- [ARTICLE]
● ● ●
The 1931 A's won 107 games and the ELO ranking list them as the 25th best team of all time; they cruised through their regional outscoring their opposition 16-4 with Al Simmons knocking in 5 of those runs.  However, if this team had an Achilles heel, it was their #4 starter, and after much deliberation Connie Mack decided to go with Eddie Rommel for the start.  The 1972 Astros went 84-69 (ELO rank 836) and had an Astrodome-enhanced pitching staff coupled with a lineup boasting Wynn, Cedeno, Bob Watson, and Lee May, although unsung DH Norm Miller had been pivotal in the regional with 2 HR and 5 RBI.  Things don't start well for Houston starter Ken Forsch when Max Bishop walks, Cochrane singles him to 3rd, and then Jimmie Foxx crushes one into the depths of the 'dome to give the A's a 3-0 lead.   The Astros had never trailed in any of their regional games, and their hurdle got larger in the 4th when the A's rattle off another four runs, two on a Cochrane triple.  When Mule Haas leads off the 5th with a solo HR, the Astros try Fred Gladding on the mound to see if that can change their fortunes, and he does a fine job, throwing four hitless innings against the powerful A's.  Houston finally converts a run on a Cedeno single in the 8th, but the A's rake over Gladding's replacement, George Culver, for three more runs in the top of the 9th and the Astros face an 11-1 deficit going into the bottom of the 9th.  Rommel sets the Astros down in order, and the A's move on to round 5 in impressive fashion.
● ● ●
- [LISTED RECORDS]
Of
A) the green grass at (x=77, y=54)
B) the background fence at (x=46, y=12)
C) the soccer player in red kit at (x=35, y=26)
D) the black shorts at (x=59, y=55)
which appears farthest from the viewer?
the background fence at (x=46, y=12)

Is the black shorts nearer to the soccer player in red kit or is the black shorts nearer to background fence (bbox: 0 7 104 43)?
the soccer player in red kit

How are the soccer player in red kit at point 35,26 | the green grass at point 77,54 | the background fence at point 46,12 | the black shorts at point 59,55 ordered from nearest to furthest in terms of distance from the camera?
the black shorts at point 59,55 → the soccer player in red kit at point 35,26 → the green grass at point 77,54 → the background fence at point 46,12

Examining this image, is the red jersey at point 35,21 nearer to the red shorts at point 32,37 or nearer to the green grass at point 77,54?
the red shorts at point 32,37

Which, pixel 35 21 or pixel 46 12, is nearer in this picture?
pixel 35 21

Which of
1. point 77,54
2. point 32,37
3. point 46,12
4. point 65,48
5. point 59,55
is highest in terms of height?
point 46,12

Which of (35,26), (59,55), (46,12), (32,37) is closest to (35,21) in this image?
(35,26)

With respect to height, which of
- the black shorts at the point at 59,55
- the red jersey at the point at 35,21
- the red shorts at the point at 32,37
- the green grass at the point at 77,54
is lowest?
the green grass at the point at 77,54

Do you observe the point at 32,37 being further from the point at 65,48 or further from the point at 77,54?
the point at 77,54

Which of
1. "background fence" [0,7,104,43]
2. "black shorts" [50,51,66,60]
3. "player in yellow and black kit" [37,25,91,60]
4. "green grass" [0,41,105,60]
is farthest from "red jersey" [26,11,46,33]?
● ● ●
- [TASKS FOR THIS EXERCISE]
**1.** In the baseball game account, which Houston pitcher threw four hitless innings against the A's?
**2.** Return the lines of the rows unchanged, everything from the line containing "Do you observe" down to the end of the rows.

- [ANSWERS TO THE EXERCISES]
**1.** Fred Gladding

**2.**
Do you observe the point at 32,37 being further from the point at 65,48 or further from the point at 77,54?
the point at 77,54

Which of
1. "background fence" [0,7,104,43]
2. "black shorts" [50,51,66,60]
3. "player in yellow and black kit" [37,25,91,60]
4. "green grass" [0,41,105,60]
is farthest from "red jersey" [26,11,46,33]?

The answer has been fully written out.